- **What you will do**: Below are the records; give again exactly the lines from the one containing "Starry Night Sky" through the one containing "New logo wanted", leaving out pictures.

- **Data for the task**:
-----
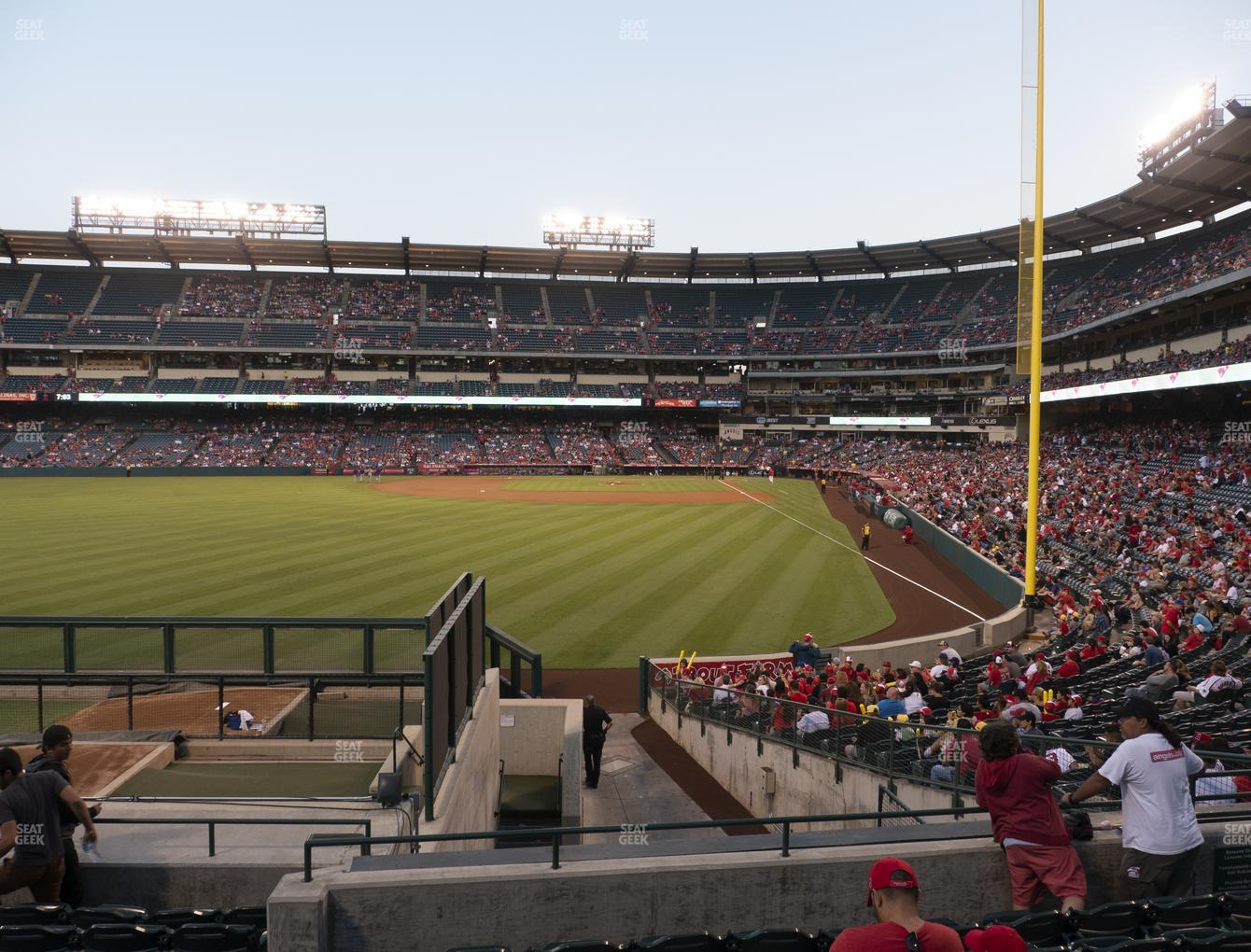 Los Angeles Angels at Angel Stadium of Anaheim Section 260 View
-----
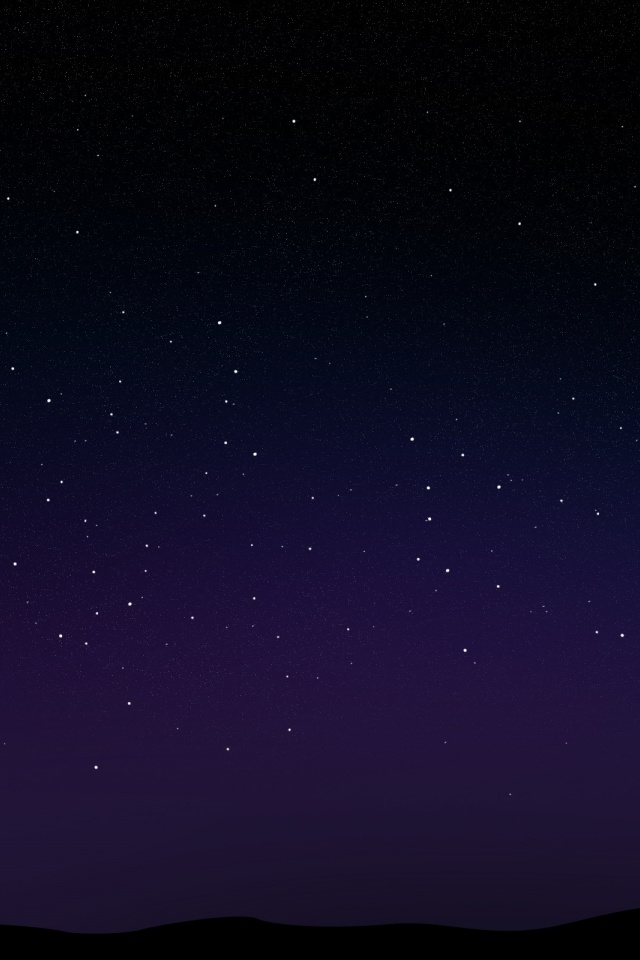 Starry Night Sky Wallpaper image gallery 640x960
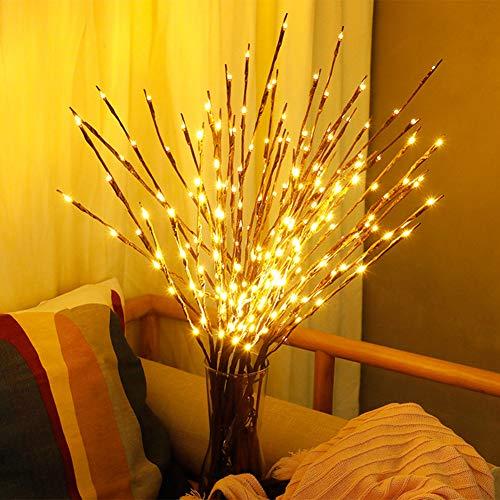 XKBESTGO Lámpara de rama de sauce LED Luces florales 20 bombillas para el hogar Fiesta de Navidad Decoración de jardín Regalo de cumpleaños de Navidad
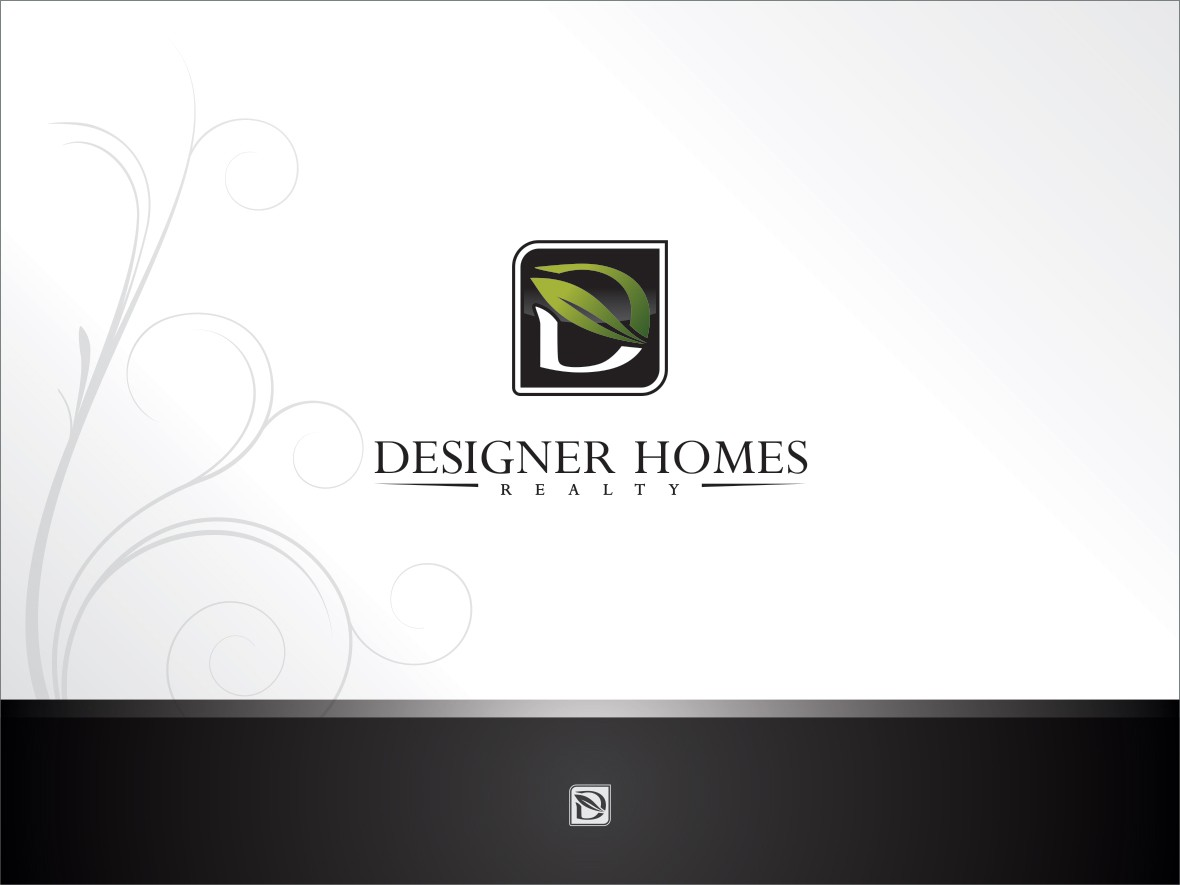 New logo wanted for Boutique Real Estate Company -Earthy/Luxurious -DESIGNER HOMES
-----
- **Response to this task**:
 Starry Night Sky Wallpaper image gallery 640x960
 XKBESTGO Lámpara de rama de sauce LED Luces florales 20 bombillas para el hogar Fiesta de Navidad Decoración de jardín Regalo de cumpleaños de Navidad
 New logo wanted for Boutique Real Estate Company -Earthy/Luxurious -DESIGNER HOMES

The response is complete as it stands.